Roza is difficult. She always has been. She is difficult to teach, difficult to tame, difficult to resist. She is more like a flower than she realises: she can't be forced, but under the right conditions, she blossoms. She holds back. She thinks. She softens, even though her beauty will always be hard-edged, always sword blade sharp.

She blooms.

Lissa, the queen, calls me to her when she's finished greeting Christian. This greeting has gone on for a day and a half, but I don't begrudge them their joy. I understand it. I take a share in it, just as Rose does, happy that they're happy.

"Dimitri," she says warmly, her natural charisma making the austere room feel comfortable. "Please, sit."

I do. I sit in the chair opposite hers, which is no less grand. Vasilisa Dragomir is not a queen to stand on ceremony, which is why she is the right choice. I want to look around for Rose, but I know she isn't here. I don't know why, just that she isn't. It wouldn't even be her welcoming smile, a change in her orientation, her, 'you too, comrade?' It would be her power that told me she was near, the power she has over me, something like a scent and something like a feeling. Rose sometimes seems to give off heat, and I feel the burn before I turn a corner and see her face. My love for her has branded her into me, and neither water nor air nor earth can temper us and make us be cool with each other again.

"I wanted to ask you something."

The queen isn't comfortable with titles, so I bow my head and wait for her question rather than addressing it myself. Anything less than 'Your Majesty' or 'Your Highness' would feel wrong to me, and anything more than 'Lissa' or, at the most, 'Vasilisa' would feel wrong to her.

"Are you going to marry Rose?"

"I…"

She smiles knowingly while I consider just how much of the truth to tell her.

"We've discussed it."

"And she shot you down?"

"She thinks she's too young."

"Now she thinks she's too young?" Her jade green eyes roll towards the ceiling. She's wearing a skirt suit of the same colour, a smart choice, a diplomatic choice. "I never thought I'd see the day when Rose Hathaway wanted to play by the rules."

I raise an eyebrow. "You and I both know it's not the rules she's worried about. It surprises even me how firmly she believes in traditional gender stereotypes, that male dhampirs who aren't guardians affect her even more than females do. She has certain ideas about the word 'wife'." I do too. To me, it means partner – comrade, even. She'd like that. "Perhaps one of those ideas is that if she marries me, I'll lock her in a kitchen and expect her to cook and clean for the rest of her life."

Lissa gives a tiny, delicate snort. "Don't ever let Rose cook you anything. Ever." Almost as quickly as she became amused, she becomes serious again. "But why do you want to marry her?" She leans forward in her chair, genuinely curious. "Forgive me for stating the obvious, but it's not like you two can have children."

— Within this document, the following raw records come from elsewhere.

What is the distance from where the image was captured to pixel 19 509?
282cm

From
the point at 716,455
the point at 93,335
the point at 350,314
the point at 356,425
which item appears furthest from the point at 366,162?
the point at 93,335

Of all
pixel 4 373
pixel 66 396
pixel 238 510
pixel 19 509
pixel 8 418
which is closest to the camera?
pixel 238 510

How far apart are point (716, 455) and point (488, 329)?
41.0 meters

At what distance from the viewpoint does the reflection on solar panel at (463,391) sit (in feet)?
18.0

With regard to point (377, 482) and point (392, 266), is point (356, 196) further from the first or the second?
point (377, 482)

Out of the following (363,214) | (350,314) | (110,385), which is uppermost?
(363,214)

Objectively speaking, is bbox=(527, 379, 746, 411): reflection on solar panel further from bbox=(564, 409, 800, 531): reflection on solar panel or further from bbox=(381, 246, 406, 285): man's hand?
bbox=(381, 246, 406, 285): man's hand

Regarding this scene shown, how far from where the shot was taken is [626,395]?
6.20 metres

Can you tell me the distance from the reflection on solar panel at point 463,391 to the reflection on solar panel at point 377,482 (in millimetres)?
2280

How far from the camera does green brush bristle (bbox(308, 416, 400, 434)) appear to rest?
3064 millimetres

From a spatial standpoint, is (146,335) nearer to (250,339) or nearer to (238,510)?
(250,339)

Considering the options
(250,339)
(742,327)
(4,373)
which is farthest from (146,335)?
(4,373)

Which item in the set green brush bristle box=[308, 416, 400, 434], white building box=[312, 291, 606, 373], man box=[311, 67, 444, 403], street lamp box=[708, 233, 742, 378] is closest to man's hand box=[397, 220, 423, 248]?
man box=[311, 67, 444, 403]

"No," I agree. "We can't have children." And I don't even mind. She's enough, my Roza, childlike and innocent and older than her years at the same time. "But I was brought up in a place where marriage is the ultimate expression of your love for someone. It's not a commitment contract, as it seems to be for most Americans. It's throwing down the gauntlet in front of everyone you care about and making promises to each other. I know she'd do anything for me. She has. She knows I'd do anything for her. It's still not the sort of thing that comes up in everyday conversation."

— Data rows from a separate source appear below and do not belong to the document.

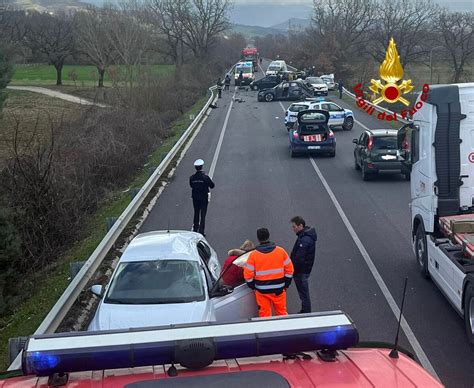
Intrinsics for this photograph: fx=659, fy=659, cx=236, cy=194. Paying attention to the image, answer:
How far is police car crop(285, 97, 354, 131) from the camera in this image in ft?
109

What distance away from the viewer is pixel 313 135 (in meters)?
26.0

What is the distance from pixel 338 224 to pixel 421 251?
156 inches

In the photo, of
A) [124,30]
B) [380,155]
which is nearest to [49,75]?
[124,30]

It wouldn't be right to share the things Rose tells me late at night, or very early in the morning. She's sleepy, her glorious hair tangled, and she tell me things that make me want to wind my fingers into that hair and never let go. If I could lock her in a kitchen and keep her safe forever, I would – but I wouldn't love her as much as I do if she didn't have that fire inside her, that awe-inspiring skill, the passion and perseverance. She is the only woman for me because of all that, and she sets me at war with myself trying and failing not to love her any more than I do.

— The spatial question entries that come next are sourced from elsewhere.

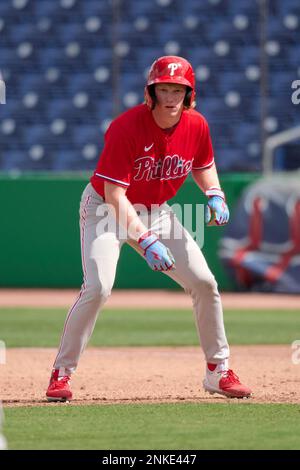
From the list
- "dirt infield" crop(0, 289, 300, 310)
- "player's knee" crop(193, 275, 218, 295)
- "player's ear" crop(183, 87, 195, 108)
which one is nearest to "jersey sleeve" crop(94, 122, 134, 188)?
"player's ear" crop(183, 87, 195, 108)

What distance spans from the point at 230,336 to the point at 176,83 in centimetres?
454

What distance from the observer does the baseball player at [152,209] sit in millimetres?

Rose's best friend looks more confident in my powers of persuasion than I am. In fact, she looks close to being complacent. "I hope," she says, and her voice is truly regal, but still amused. "That you're not planning on giving up on your endeavour?"

"Of course not."

"Good." Her smile just keeps getting wider. "Because she will say yes, you know. When you least expect it, when you're ready to drop the topic and never talk about it again, she'll say yes. Then you can make your promises, although I can't see her in a white dress. Sorry."

I smile back. "I can't either."

She doesn't dismiss me as such, but I can sense when she needs to retreat and go back to Christian, my charge who's off the clock for now. I'm never off the clock, and nor is Rose, which is why I'm not shocked to see her standing in the hallway. She's the picture of innocence in her white blouse, the picture of sin if I allow myself to dwell on what's underneath.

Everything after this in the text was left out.